Frères et sœurs bien-aimés,
Cette année est dédiée, au sein du Patriarcat de Roumanie, à
tous ceux qui mènent leur vie de chrétiens orthodoxes dans le monde entier,
mais aussi à ceux qui sont passés de ce monde vers le Seigneur. Portons-nous
les uns les autres dans la prière et gardons intacte l’unité de notre foi.
C’est encore une année qui nous impose de nombreuses restrictions dues à la
pandémie qui se poursuit déjà depuis un an, restrictions qui affectent
directement nos communautés, aussi ne pouvons-nous pas nous réunir en grand
nombre dans les églises. Mais nous pouvons rester en contact avec les prêtres
et les communautés par de nombreux moyens. N’oublions pas ceux qui se sont endormis
dans le Seigneur, de nos familles, souvenons-nous d’eux dans la prière et
prenons soin de leur tombe, si elles se trouvent dans les pays où nous vivons.
Notre prière pour eux atteste que nous les avons aimés et que nous les aimons.

= ÉNONCÉ =
Indiquez si chacune des affirmations suivantes concorde avec le message ci-dessus, en répondant par oui ou par non et en citant textuellement les mots qui tranchent.
1. L'année est dédiée uniquement aux chrétiens orthodoxes encore en vie.
2. Les restrictions empêchent de se réunir en grand nombre dans les églises.
3. La pandémie dure depuis deux ans.

= ENREGISTREMENTS FOURNIS =
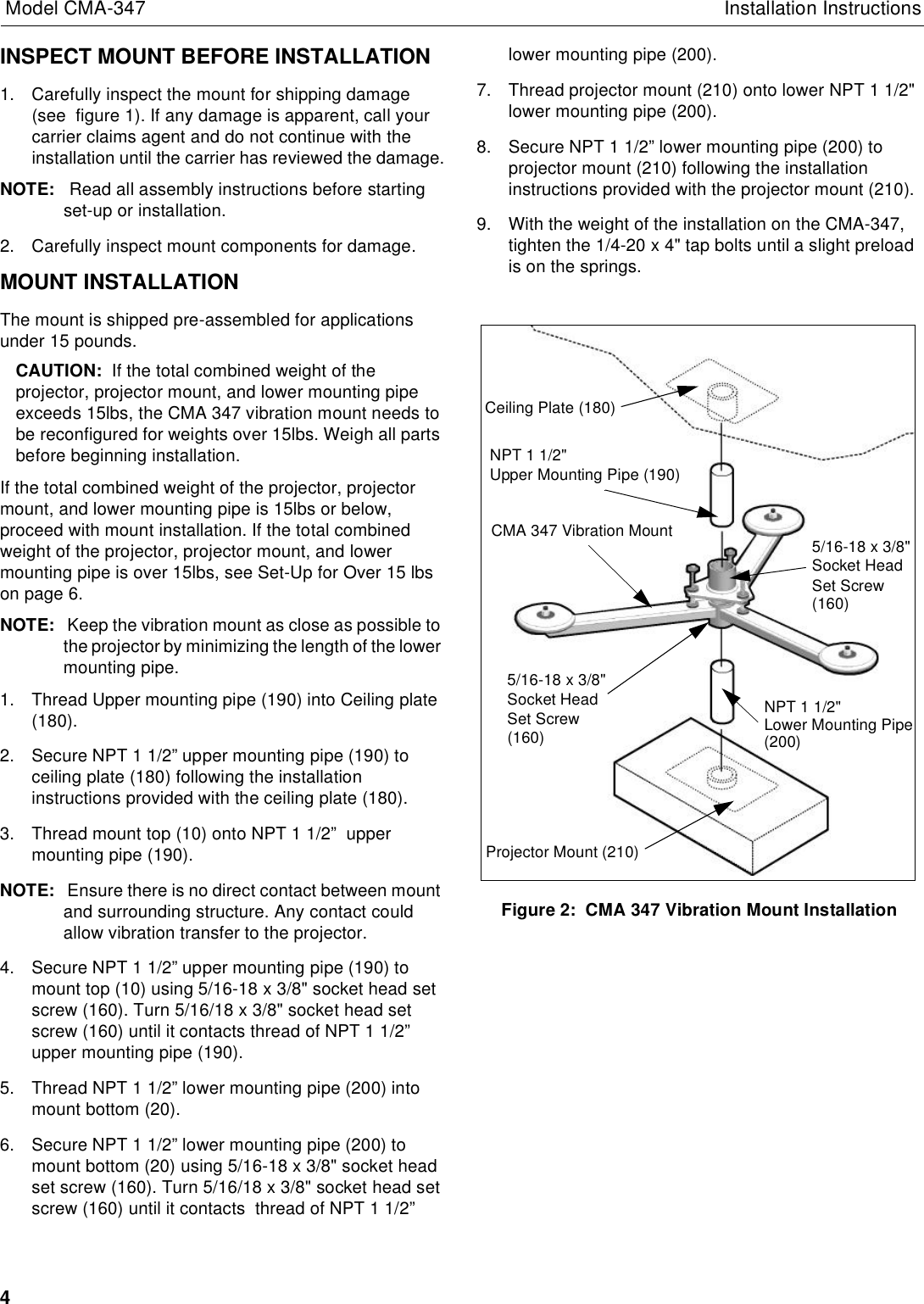 Model CMA-347

Installation Instructions

INSPECT MOUNT BEFORE INSTALLATION

1. Carefully inspect the mount for shipping damage (see figure 1). If any damage is apparent, call your carrier claims agent and do not continue with the installation until the carrier has reviewed the damage.

NOTE: Read all assembly instructions before starting set-up or installation.

2. Carefully inspect mount components for damage.

MOUNT INSTALLATION

The mount is shipped pre-assembled for applications under 15 pounds.

CAUTION: If the total combined weight of the projector, projector mount, and lower mounting pipe exceeds 15lbs, the CMA 347 vibration mount needs to be reconfigured for weights over 15lbs. Weigh all parts before beginning installation.

If the total combined weight of the projector, projector mount, and lower mounting pipe is 15lbs or below, proceed with mount installation. If the total combined weight of the projector, projector mount, and lower mounting pipe is over 15lbs, see Set-Up for Over 15 lbs on page 6.

NOTE: Keep the vibration mount as close as possible to the projector by minimizing the length of the lower mounting pipe.

1. Thread Upper mounting pipe (190) into Ceiling plate (180).

2. Secure NPT 1 1/2” upper mounting pipe (190) to ceiling plate (180) following the installation instructions provided with the ceiling plate (180).

3. Thread mount top (10) onto NPT 1 1/2” upper mounting pipe (190).

NOTE: Ensure there is no direct contact between mount and surrounding structure. Any contact could allow vibration transfer to the projector.

4. Secure NPT 1 1/2” upper mounting pipe (190) to mount top (10) using 5/16-18 x 3/8" socket head set screw (160). Turn 5/16/18 x 3/8" socket head set screw (160) until it contacts thread of NPT 1 1/2” upper mounting pipe (190).

5. Thread NPT 1 1/2” lower mounting pipe (200) into mount bottom (20).

6. Secure NPT 1 1/2” lower mounting pipe (200) to mount bottom (20) using 5/16-18 x 3/8" socket head set screw (160). Turn 5/16/18 x 3/8" socket head set screw (160) until it contacts thread of NPT 1 1/2” lower mounting pipe (200).

7. Thread projector mount (210) onto lower NPT 1 1/2" lower mounting pipe (200).

8. Secure NPT 1 1/2” lower mounting pipe (200) to projector mount (210) following the installation instructions provided with the projector mount (210).

9. With the weight of the installation on the CMA-347, tighten the 1/4-20 x 4" tap bolts until a slight preload is on the springs.

Ceiling Plate (180)

NPT 1 1/2"
Upper Mounting Pipe (190)

CMA 347 Vibration Mount

5/16-18 x 3/8"
Socket Head
Set Screw
(160)

5/16-18 x 3/8"
Socket Head
Set Screw
(160)

NPT 1 1/2"
Lower Mounting Pipe
(200)

Projector Mount (210)

Figure 2: CMA 347 Vibration Mount Installation

4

= RÉPONSE CI-DESSOUS =
1. Non : « mais aussi à ceux qui sont passés de ce monde vers le Seigneur ».
2. Oui : « aussi ne pouvons-nous pas nous réunir en grand nombre dans les églises ».
3. Non : « la pandémie qui se poursuit déjà depuis un an ».